The ISBN-10 code (there's also an ISBN-13) consists of 9 digits followed by a tenth check symbol. This check symbol serves to detect errors if some of the 9 digits are improper. The algorithm relating the digits to the check symbol begins by summing the first digit plus 2 times the second digit plus 3 times the third, and ultimately 9 times the ninth digit. Then compute the remainder of this sum divided by 11. If this remainder is 10 then the check symbol is "X" (or "x"), otherwise the check symbol is the remainder.

This file contains two files, ISBNOnly.txt and BX-Books-Treated.csv. Look at BX-Books-Treated.csv first. This file contains the ISBNs, Title, Authors, Publishing year, and Publishing Company for 270,876 books, separated by semicolons. ISBNOnly.txt contains the same, but only the ISBNs.

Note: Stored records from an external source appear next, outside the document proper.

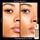 Le Teint Touche Eclat Foundation, Bd60 Le Teint Touche Eclat Foundation, Bd60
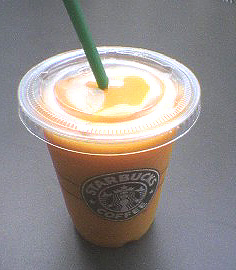 酷暑ウィーク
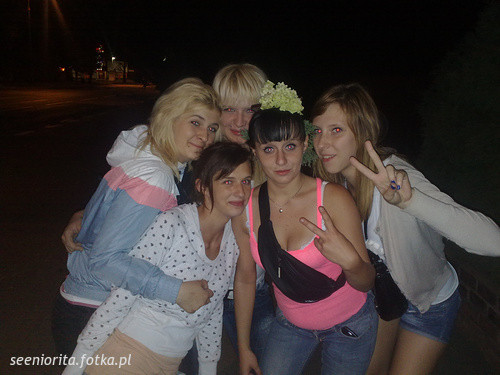 Wpis niedlafrajeraa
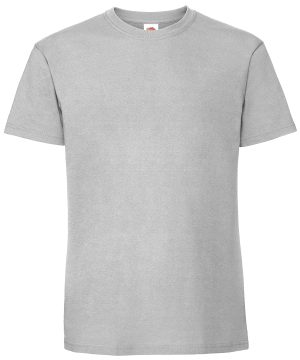 5c5c3e3deb9f5b1c75ce921e0d3dcce1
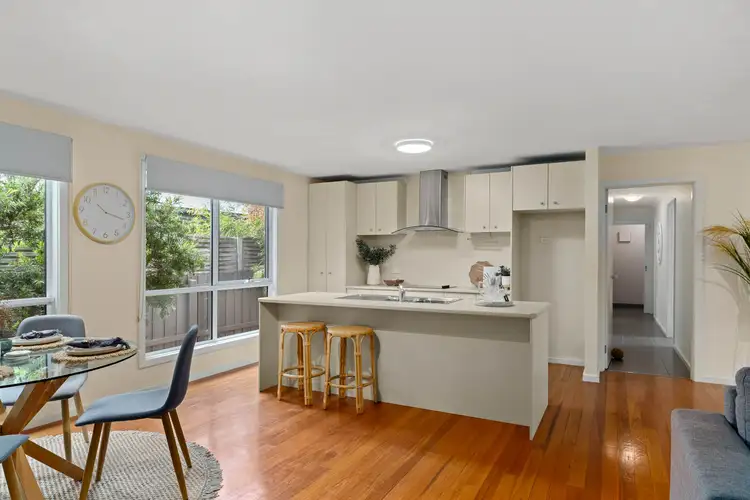 Third view of Homely house listing, 49 Anderson Road, Cowes VIC 3922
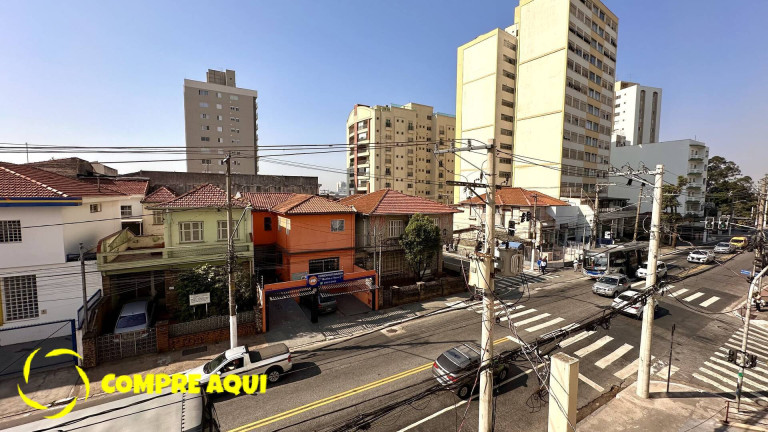 Imagem Apartamento com 2 Quartos à Venda, 80 m² em Tucuruvi - São Paulo Imagem Apartamento com 2 Quartos à Venda, 80 m² em Tucuruvi - São Paulo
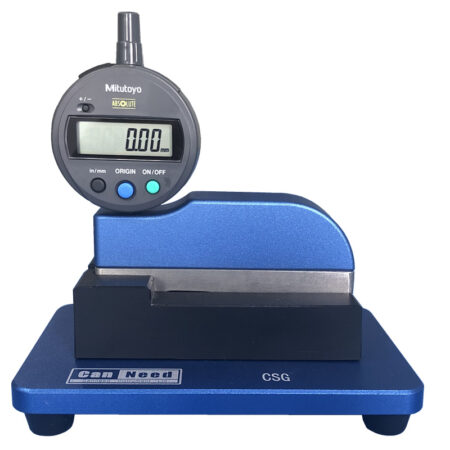 CanNeed-CSG-200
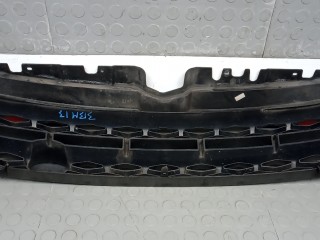 Решетка радиатора, LAND ROVER EVOQUE 1 1 2011-2015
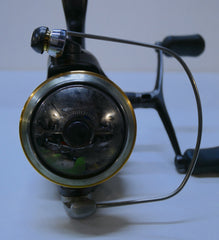 Shimano Super Baitrunner 10000 XTEA Reels X3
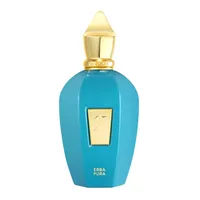 Erba Pura Edp 100ml Unisex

Some of these ISBNs are wrong. I'd like to know which ones.

For part 1 (85/100), write a program called part1.c which reads in from ISBNOnly.txt and outputs the incorrect ISBNs within the file. You may use the fact that we know there are 270,876 lines in the file. As part of this, you should create two functions with the following prototypes:

int* strToInt(char*);
int valid(char*);

strToInt takes in a 10-character string (an ISBN), and turns it into an array of integers. valid takes in a 10-character string (an ISBN) and returns 1 if it is a valid ISBN and 0 otherwise (you'll likely want to use strToInt within this function).

There are 7 incorrect ISBNs.

For part 2, do the same in a file called part2.c, but using BX-Books-Treated.csv. This should output the ISBN, the title, and the author of the books with incorrect ISBNs. For this, you'll likely want to check out the available string functions in string.h to do things like concatenation and checking equality (as + and == don't work for arrays).